Women in Sport

Mar 07 2023

Women In Sport Week - The Menstrual Cycle and The Athlete

As part of Women In Sport week, we are taking a closer look at the increased awareness around the menstrual cycle in female sport. Andy McGeever is a PHD Researcher at Atlantic Technological University studying the sleep, menstrual cycle and performance of female athletes. He is also currently the assistant coach with the Ireland U20 Women's team.

There has been a recent surge in the coverage over the last number of years surrounding how the menstrual cycle and factors associated with it can have an impact on the performance, perceived readiness to compete, and overall comfort level of the athlete. Some high-profile athletes have provided insight about their experiences with things like endometriosis, which is thought common in elite athletic populations. Although many of the stories being shared by athletes are of negative experiences there is also growing highlights of how this can be empowering for female athletes. It is important to remember that they are shared to help promote positive change, increase awareness, and drive education. The topic of the menstrual cycle has been (for far too long) a taboo topic within the coach-athlete dialogue. The opening of the conversation about the menstrual cycle in athletes is by far the most important thing that can come from research and media coverage in this area.

When we think about the menstrual cycle, oftentimes people are focused on the stage of menstrual bleeding, which can be a period when negative symptoms associated with menstruation (e.g., nausea, headaches, cramps) could be particularly prevalent. Some findings suggest that 50-67% of women feel that their exercise performance is disrupted by their menstrual cycle. The pre-menstrual phase (the few days leading up to menstruation) and the early follicular phase (menstruation), is where adverse symptoms can be most prevalent hand have the biggest impact on performance and recovery. Here, there may be negative implications for performance and possibly an increased need for extended recovery periods or more optimal recovery practices, to reduce the chances of injury, illness, or increased perceived fatigue in athletes. In a study of AFLW players it was found that subjective sleep quality declined, and subjective fatigue increased during the late luteal (pre-menstrual) phase. Fatigue is a reported symptom of the menstrual cycle but is also a by-product of decreased sleep quality, illustrating the importance understanding the impacts of the menstrual cycle on aspects of general health and recovery. Menstrual cycle symptoms can affect all females and could be a possible barrier to regular physical activity for exercising women.

It is important to remember that the menstrual cycle is a physiological process that involves the fluctuation of reproductive hormones over the duration of the cycle. Estradiol (the main form of oestrogen produced by the ovaries) increases, which drives the luteinising hormone surge, resulting in ovulation. Oestrogen has anabolic effects (e.g., can help in the growth and repair of muscle tissue) and neuroexcitatory effects, whereby it increases how fast our brain can send signals to our muscles. Therefore, when oestrogen rises, it is possible that it could have positive implications for performance. Progesterone, which increases post-ovulation (luteal phase), has an oestrogen-inhibiting effect. Because if this it could be speculated that the performance impacts of oestrogen could be greater in the period preceding and during ovulation. However, recent reviews of literature on this topic have found the impacts on exercise performance to be negligible, and more understanding is needed in this area with higher quality studies necessary.

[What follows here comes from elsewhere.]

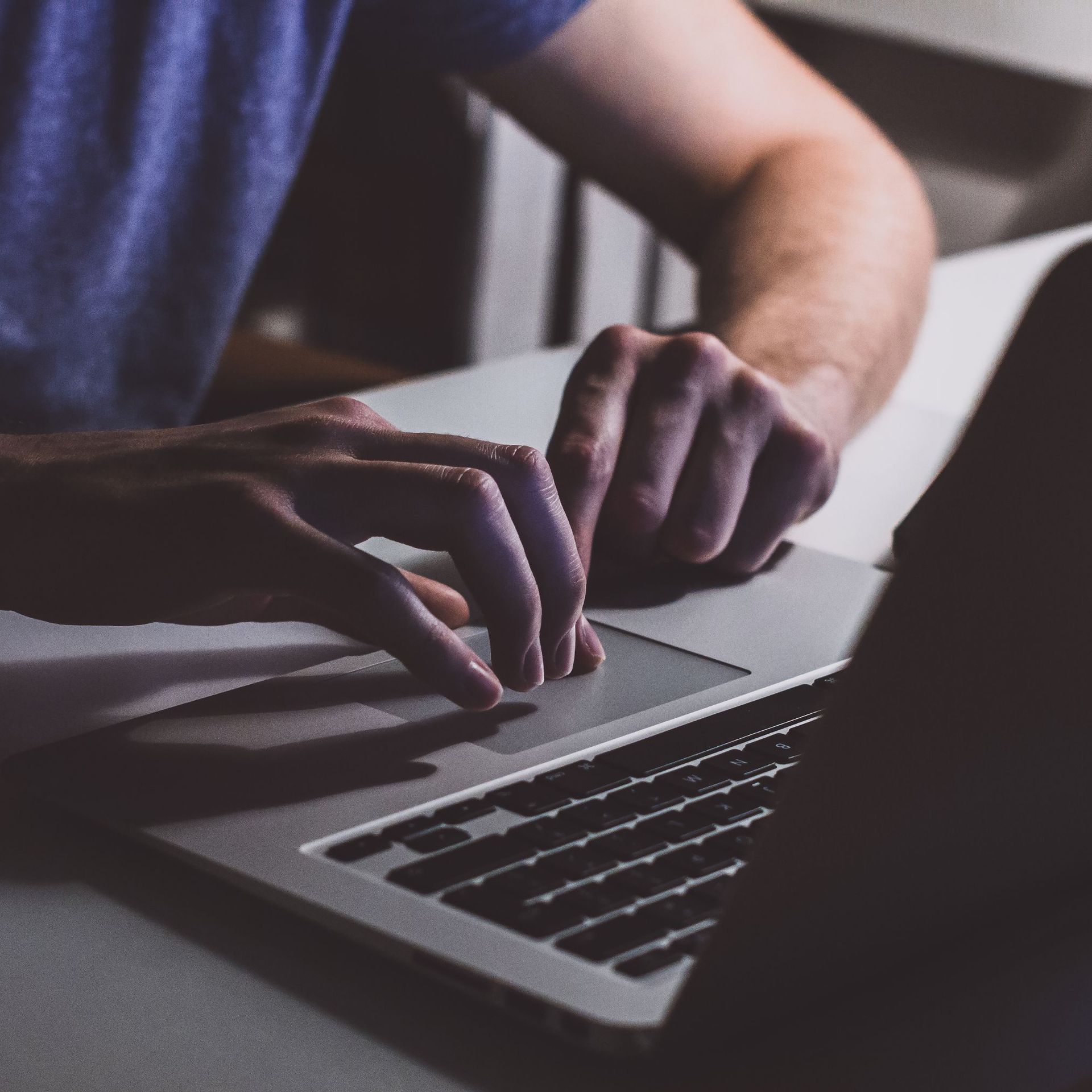 Person's hands using laptop's touchpad, typing. Indoor setting, natural light.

Athletes need to be able to perform on any given day. Therefore, we cannot plan and organise competition and training solely around the menstrual cycle. It is extremely important to note that no two peoples’ menstrual cycles are the same, and that no one person has the same menstrual cycle repeat itself. This extreme intra and inter-individuality of the menstrual cycle further amplifies the need for an individualised approach. Keeping track of and monitoring your menstrual cycle and symptoms could be invaluable to you beginning to understand your cycle, and what approaches you might need to take during certain periods surrounding your recovery or managing your training load. This should be done before any significant changes are considered to training or recovery practices. The main priority should be to continue to educate both coaches and athletes alike on the topic of the menstrual cycle. More importantly, normalising the conversation between coaches/practitioners and athletes will enable athletes to get the most out of their training and recovery, and make them more comfortable in discussing a normal physiological process that can have performance implications.